Nearly all your dog’s medical records are recorded in his passport.

The passports do vary slightly depending on which part of Spain the dog is from, however they all contain important information for you and your vet. The passports are all in English as well as Spanish, so it’s worth having a sit down and a good nosey at it. 


This is for your details, you can now add them to your dog’s passport


Your dog’s details including (estimated) date of birth


Details of your dogs’s microchip no.

You must put the microchip into your name as soon as the dog arrives. You can do this using the kennel club link here

when you visit the vet it is good to ask him to check the microchip is reading ok, although remember the change to your details can take up to two weeks.


This will only be needed subsequently if you travel abroad with your dog.


Worming– the dogs will all have had worming medication and this often includes flea and tick medication too. Please do check what your dog has had before medicating again.

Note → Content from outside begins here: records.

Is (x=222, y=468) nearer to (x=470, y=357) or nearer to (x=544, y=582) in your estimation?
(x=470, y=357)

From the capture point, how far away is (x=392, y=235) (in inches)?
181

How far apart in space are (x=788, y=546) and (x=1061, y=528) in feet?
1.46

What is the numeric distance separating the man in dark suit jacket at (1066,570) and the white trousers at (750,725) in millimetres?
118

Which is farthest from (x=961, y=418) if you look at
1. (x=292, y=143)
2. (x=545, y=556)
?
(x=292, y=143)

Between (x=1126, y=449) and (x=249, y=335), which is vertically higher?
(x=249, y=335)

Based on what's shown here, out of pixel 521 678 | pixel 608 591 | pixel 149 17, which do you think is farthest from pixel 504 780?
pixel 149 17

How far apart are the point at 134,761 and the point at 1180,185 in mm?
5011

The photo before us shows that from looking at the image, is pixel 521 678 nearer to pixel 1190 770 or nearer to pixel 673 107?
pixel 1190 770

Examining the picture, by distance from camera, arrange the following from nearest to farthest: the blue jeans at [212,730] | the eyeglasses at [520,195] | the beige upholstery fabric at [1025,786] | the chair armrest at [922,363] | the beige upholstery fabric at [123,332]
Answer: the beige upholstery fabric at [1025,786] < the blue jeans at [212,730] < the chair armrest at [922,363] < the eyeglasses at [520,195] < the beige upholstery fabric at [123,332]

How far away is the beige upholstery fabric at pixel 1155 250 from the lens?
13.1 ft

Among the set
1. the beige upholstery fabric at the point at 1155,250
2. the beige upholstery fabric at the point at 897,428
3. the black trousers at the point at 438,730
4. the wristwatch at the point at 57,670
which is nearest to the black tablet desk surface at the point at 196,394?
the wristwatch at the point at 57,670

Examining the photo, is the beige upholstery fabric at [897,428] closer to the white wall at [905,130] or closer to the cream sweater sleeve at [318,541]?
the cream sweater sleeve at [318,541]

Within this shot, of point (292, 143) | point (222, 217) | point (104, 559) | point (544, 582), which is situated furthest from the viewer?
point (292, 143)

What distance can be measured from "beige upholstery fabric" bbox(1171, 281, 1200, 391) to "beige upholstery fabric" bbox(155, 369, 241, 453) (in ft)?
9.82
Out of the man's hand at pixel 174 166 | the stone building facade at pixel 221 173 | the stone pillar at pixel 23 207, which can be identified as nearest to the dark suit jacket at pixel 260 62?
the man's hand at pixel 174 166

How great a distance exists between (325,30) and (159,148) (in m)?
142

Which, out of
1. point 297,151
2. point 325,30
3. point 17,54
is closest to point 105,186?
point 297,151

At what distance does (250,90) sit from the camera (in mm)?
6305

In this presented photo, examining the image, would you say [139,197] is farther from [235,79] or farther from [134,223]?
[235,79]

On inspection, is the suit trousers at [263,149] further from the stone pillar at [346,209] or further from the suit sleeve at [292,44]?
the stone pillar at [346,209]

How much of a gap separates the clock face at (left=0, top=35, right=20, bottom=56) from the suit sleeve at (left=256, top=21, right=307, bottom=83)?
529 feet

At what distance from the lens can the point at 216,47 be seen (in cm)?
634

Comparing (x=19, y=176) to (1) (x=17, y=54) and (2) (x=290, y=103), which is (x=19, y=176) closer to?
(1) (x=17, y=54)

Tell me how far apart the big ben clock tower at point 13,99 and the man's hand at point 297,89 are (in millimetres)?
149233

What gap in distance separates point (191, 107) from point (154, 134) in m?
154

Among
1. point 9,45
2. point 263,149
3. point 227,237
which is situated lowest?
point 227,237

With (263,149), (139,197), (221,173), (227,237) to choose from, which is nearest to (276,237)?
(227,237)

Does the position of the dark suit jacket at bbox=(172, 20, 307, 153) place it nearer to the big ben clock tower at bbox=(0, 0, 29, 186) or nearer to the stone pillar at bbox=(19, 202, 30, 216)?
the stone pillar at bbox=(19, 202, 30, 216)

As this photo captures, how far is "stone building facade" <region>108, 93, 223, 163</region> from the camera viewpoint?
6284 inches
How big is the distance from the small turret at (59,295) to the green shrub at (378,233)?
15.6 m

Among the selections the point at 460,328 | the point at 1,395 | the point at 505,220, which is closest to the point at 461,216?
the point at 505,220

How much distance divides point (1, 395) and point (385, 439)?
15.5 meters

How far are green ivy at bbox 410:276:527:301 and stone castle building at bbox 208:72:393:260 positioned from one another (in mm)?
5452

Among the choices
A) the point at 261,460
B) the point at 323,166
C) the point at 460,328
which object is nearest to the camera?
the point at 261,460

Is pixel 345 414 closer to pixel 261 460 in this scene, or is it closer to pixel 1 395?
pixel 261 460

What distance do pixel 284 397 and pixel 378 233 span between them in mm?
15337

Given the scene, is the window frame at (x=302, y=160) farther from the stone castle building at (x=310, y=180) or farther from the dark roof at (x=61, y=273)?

Flea, Ticks– The dogs will all have had some treatment, but it’s not a requirement for it to be in their passport, so if it isn’t, then do ask us and we can check with their rescuers and let you know. Again please do check what your dog has had before treating again, some adopters choose not to medicate their dogs for flea and tick all year round, maybe just late spring, or maybe not at all, but they do keep a close watch. There are also natural alternatives which many prefer. Of course this choice is individual and will depend where you live, where the dog walks and the ease of checking your dog regularly.


General Inoculations– These are listed in this section of the passport, often you will see initial ones and boosters with dates and details.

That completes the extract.